Don't mind me, I'm just eavesdropping opcorn:


----------



## MTN-Bees (Jan 27, 2014)

I'm not sure you will have the bee resources you want as a starter/ finisher. I used Randy Oliver's method of "Small Scale Queen Rearing" and it work well last year. Search for it under Scientific Beekeeping. Pretty straight forword setup.


----------



## beepro (Dec 31, 2012)

First of all, why are you using a closed system instead of an open system. If you use an open system, then you can make a bee bomb by adding more nurse bees and capped cells every 1-2 weeks. With this set up your forager bees will be bringing in more resources to feed the nurse bees there by increasing the feeding of the graft cells. Yes, I have used an open system by moving a starter/finisher hive in the position of a booming hive that has lots of foragers. You can continue to add more nurse bees and the foragers will continue to feed them. And increasing your cell size with well fed queens too. Rotate the grafted cells like you normally do. You will not lose any field bees when you put the hive in the position of a booming hive. Got that?


----------



## seapro220 (Mar 14, 2013)

I put about 3lbs of been in the 5frame nuc starter up whenever I made it up, which doesn't include the 2 frames of capped brood that will/should be coming out within the next week. This should be enough bees I think.

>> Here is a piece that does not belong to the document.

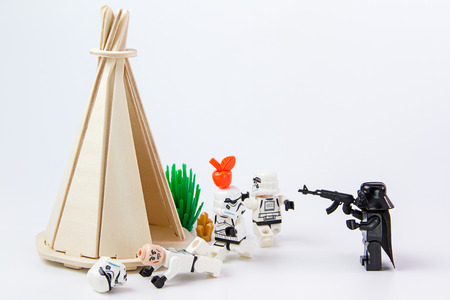 collectible: Nonthabure, Thailand - June, 28, 2016: Lego star wars test precision putting an apple on head.The lego Star Wars mini figures from movie series.Lego is an interlocking brick system collected around the world.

As far as why I'm using a closed instead of open system - it's probably due to the fact that I only want to have 1 box/system to accomplish what I want and not have 2 boxes or systems in place - 1 as a starter and the other as a finisher. By adding an extra frame of 2 every week then I should, theoretically be creating my 'bee bomb' with additional nurse bees to 'start and feed' my queen cells. I'll also be adding another frame of pollen whenever I add in the next round of grafts and constantly feeding them with sugar water so that the bees in there, as well as the newly hatched bees will have enough pollen to convert to royal jelly. 

why shouldn't this work - or what am I missing? As long as I keep my process down to about 3 weeks then the 'original bees' that were in there - have either ..

1. flown out whenever I peeked/added supplies to the nuc - found a new home on their own
2. never oriented to this location - so they will orient wherever I put the nuc at the end
3. the new bees haven't oriented anywhere 
4. the last of the bees that emerge can just be shaken/dumped either in front of another hive to combine naturally - or be left to completely build out this nuc ( minus the queen cells I've already moved) and continue on as 'usual'.

??


----------



## David LaFerney (Jan 14, 2009)

Overall you are on the right track, but with one really critical flaw. If you wait until day 12 after grafting to move out the cells they will already have emerged into your cell builder.

Just keep in mind that you need the cell builder as strong as you can get it. Once it has plenty of foragers they will keep all available space full of pollen and syrup so partially emerged brood frames will also hold food reserves, and you can replace nearly fully emerged frames that are full of honey with new brood frames As often as possible.


----------



## beepro (Dec 31, 2012)

4. the last of the bees that emerge can just be shaken/dumped either in front of another hive to combine naturally - or be left to completely build out this nuc ( minus the queen cells I've already moved) and continue on as 'usual'.

#4) Why don't you turn this hive into a production hive by leaving the last of the 2 cells in there? Just graft for more than you need for this hive. Since they have so many bees already just keep everything as its. I remember that Lauri keep her last queen so that she doesn't has to do anything else. No need to shake any bees for the extra work.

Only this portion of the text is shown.